A abstenção tem se mantido como uma das tendências mais fortes nas eleições presidenciais, segundo o Tribunal Superior Eleitoral. No primeiro turno, o número de eleitores ausentes subiu ao longo de cinco pleitos, chegando a 20% da votação em 2018 e a 20,95% em 2022.
Entre 2006 e 2022, o percentual ausente aumentou de 16,75% para 20,95%, e o contingente absoluto saltou de 21 milhões para 33 milhões de eleitores. Especialistas indicam que, se o ritmo seguir, o patamar pode superar 35 milhões.

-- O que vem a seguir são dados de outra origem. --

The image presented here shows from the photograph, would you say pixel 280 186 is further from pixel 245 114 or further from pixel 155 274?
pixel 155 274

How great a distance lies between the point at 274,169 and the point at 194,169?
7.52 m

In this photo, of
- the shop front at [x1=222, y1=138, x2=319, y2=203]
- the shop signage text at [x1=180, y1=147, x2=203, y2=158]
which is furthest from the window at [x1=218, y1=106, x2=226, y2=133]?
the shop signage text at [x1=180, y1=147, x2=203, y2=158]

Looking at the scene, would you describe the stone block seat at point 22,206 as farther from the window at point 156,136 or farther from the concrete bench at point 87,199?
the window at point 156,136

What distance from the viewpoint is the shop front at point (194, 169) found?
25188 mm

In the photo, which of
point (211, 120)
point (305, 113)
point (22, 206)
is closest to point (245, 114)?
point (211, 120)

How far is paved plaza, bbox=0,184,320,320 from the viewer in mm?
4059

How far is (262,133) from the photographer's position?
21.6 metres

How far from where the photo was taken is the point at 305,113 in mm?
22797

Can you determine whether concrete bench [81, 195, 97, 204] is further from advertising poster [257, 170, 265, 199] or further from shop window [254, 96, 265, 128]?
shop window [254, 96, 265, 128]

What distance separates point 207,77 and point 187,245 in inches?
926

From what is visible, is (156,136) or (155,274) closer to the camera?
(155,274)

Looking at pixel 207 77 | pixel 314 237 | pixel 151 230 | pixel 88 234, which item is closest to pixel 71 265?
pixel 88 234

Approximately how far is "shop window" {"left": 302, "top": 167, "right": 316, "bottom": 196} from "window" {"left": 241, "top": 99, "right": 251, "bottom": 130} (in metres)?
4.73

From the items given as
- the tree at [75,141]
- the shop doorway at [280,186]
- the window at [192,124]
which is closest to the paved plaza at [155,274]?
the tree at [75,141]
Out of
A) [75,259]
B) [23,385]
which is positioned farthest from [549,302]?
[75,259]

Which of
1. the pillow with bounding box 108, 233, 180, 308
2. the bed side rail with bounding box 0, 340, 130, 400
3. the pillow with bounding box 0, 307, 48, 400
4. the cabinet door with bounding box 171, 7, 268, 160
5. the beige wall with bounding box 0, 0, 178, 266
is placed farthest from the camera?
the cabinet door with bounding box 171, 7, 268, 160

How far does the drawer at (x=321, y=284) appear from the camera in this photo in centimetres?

A eleição de 2026 será um teste importante para essa tendência. Caso a curva se mantenha, a abstenção pode passar dos 22% no primeiro turno, ampliando o total de eleitores que não participa do pleito.
Cenário e impactos
Analistas destacam que o fenômeno pode influenciar a dinâmica de campanha, com maior mobilização para eleitores que costumam faltar. A mobilização de moderados tende a ser desafiada, o que reforça a importância de estratégias de comunicação para esse grupo.
Apesar da polarização, dados indicam que eleitores de diferentes espectros podem não comparecer. Em 2022, por exemplo, o resultado do pleito não impediu o recorde de abstenção no primeiro turno, ainda que o segundo turno tenha registrado ligeira queda.

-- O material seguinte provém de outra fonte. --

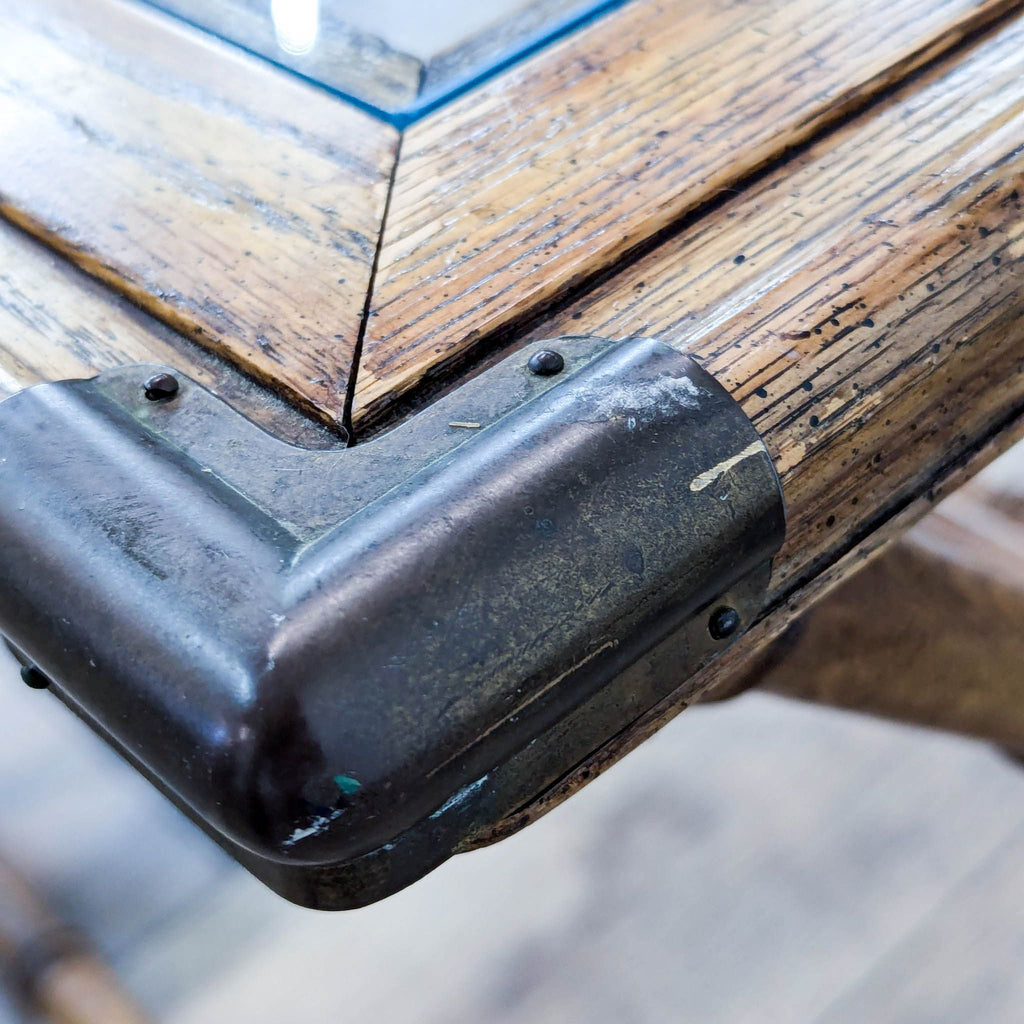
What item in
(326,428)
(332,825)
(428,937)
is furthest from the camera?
(428,937)

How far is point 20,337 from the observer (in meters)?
0.52

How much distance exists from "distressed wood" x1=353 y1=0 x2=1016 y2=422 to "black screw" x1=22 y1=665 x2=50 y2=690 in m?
0.17

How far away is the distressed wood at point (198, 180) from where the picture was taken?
531 mm

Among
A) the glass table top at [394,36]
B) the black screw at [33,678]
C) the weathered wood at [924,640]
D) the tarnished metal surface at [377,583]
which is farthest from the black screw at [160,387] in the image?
the weathered wood at [924,640]

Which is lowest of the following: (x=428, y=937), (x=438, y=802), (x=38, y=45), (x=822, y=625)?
(x=428, y=937)

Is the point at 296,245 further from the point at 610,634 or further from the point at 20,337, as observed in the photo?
the point at 610,634

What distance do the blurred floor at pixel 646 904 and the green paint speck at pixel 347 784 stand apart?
505mm

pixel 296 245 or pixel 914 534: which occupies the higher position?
pixel 296 245

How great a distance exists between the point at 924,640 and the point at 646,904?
0.34 meters

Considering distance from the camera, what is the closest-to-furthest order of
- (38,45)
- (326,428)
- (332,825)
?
(332,825) → (326,428) → (38,45)

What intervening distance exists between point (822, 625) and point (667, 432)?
0.35 metres

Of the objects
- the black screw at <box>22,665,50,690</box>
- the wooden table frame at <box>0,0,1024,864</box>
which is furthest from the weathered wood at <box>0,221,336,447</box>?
the black screw at <box>22,665,50,690</box>

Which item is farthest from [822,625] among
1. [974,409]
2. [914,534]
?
[974,409]

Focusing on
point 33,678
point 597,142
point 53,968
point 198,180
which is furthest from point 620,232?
point 53,968
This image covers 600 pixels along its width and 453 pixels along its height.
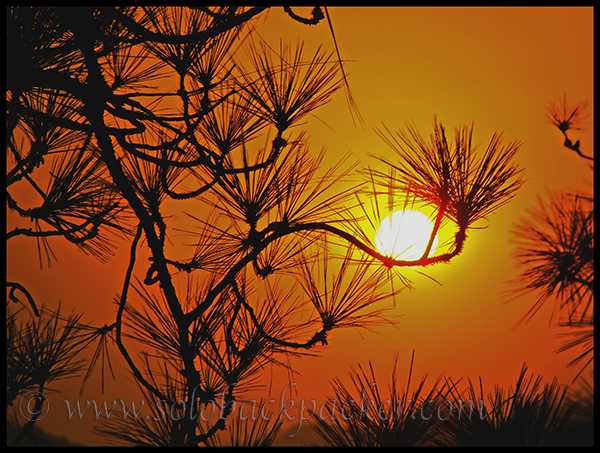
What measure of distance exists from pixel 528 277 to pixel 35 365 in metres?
0.77

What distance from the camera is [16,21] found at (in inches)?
15.7

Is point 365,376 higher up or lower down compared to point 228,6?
lower down

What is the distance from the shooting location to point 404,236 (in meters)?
0.48

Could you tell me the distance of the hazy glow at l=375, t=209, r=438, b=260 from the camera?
46cm

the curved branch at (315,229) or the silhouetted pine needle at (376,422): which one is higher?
the curved branch at (315,229)

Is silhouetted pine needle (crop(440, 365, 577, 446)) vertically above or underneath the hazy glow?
underneath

Especialistas observam que a combinação de fatores econômicos e institucionais alimenta o desencanto com a política. A partir disso, o voto pode perder o caráter de obrigação cívica para muitos eleitores.
Fatores demográficos e prazos
A idade avançada continua influenciando as taxas de comparecimento, pois votar é facultativo para maiores de 70 anos. Mudanças de domicílio e dificuldade de deslocamento também elevam a ausência, principalmente nas áreas metropolitanas.
A desilusão com a arena pública, associada a crises políticas recentes, contribui para o afastamento. Por outro lado, a digitalização de serviços públicos ajudou a reduzir algunos entraves logísticos para votar.